Matthijs van Boxsel - 1986
Matthijs van Boxsel - 1986
Matthijs van Boxsel, the Dutch writer known for his Encyclopedia of Stupidity, sits holding a wooden mask or mannequin head with closed eyes. He wears a dark suit, a striped shirt, a handkerchief in his breast pocket. On his wrist, a watch. To his right, a white column with a metal base holds a book: the cover reads ‘DE ENCYCLOPEDIE VAN DE DOMHEID’, ‘DEEL I’, ‘Inleiding’. Below the text, a small image of a similar mask.

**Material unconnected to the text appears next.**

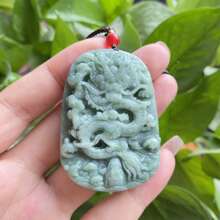 1 pezzo Ciondolo in Giada Verde Naturale a Forma di Drago, Drago Custode in Giada, Collana Custode della Pace, Interamente Intagliato a Mano, Ciondolo in Gemma Naturale, Collana in Quarzo Cristallino, Collana per Coppie, Regalo per Lei, Adatto come Regalo per Feste e Ricorrenze, Regalo in Quarzo Cristallino - Drago A - Visualizzare 9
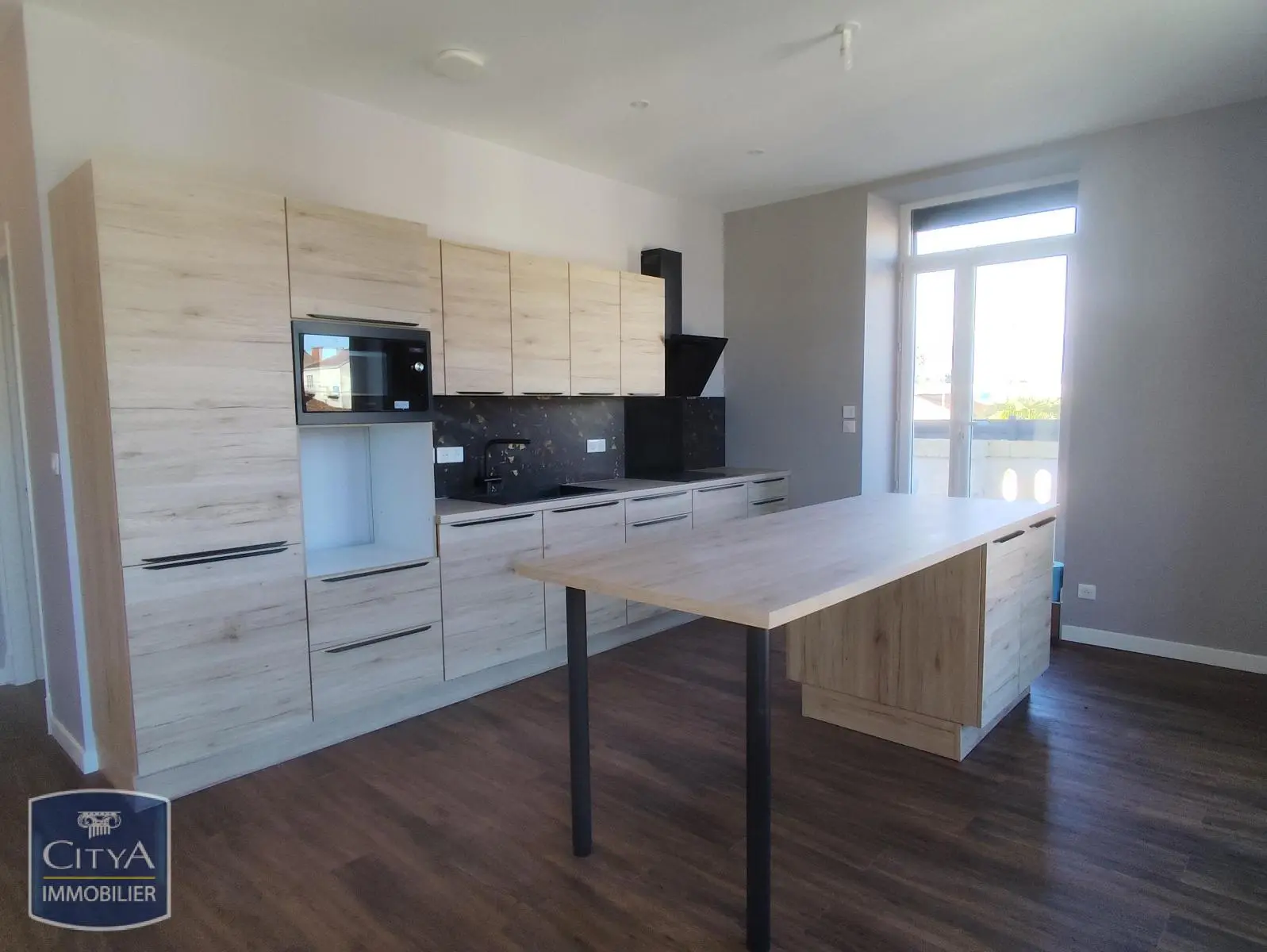 Photo 3 Appartement 5 pièces 113m²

The portrait is straightforward: the writer, his book, a mask. But the mask isn’t just a prop; it’s held like an object of study or a companion. Its eyes are closed; his gaze is fixed on it. The book stands apart, on a column, elevated. The background is plain, light, without details.

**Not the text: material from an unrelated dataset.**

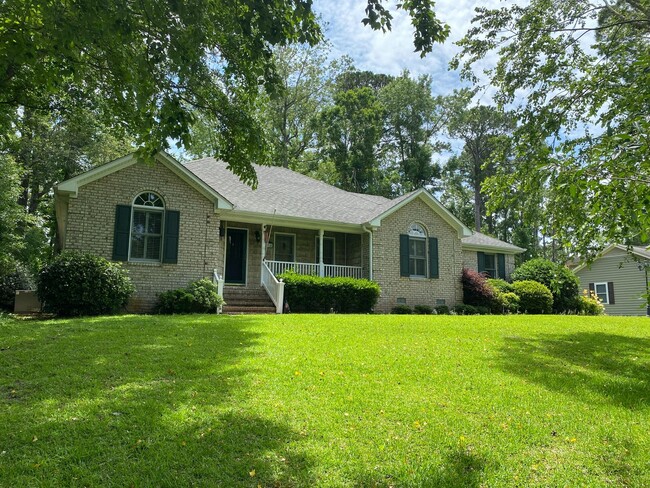 Building Photo - Bayshore Community! Boat Landing! 4BR, Gar...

This is from the Bajazzo years, when theatricality and staged scenes were common. Here the staging is minimal but deliberate. The mask introduces an element of artifice, of the uncanny. Van Boxsel’s work deals with stupidity, ‘pataphysics’, the absurd. The mask could be a symbol of that—the dummy, the fool, the closed eyes. But the photograph doesn’t explain. It just presents the pairing: the writer, the mask, the book.
What works is the simplicity. The composition feels almost schematic: man, mask, book on column. The light background isolates them. There’s no attempt to create a narrative; the elements just coexist. The tension is between the serious suit and the playful mask, between the intellectual project (the encyclopedia) and the physical object (the wooden head).
For a writer who explores stupidity as a method, the portrait feels appropriately ambiguous. It doesn’t try to be clever. It just shows him with his tools.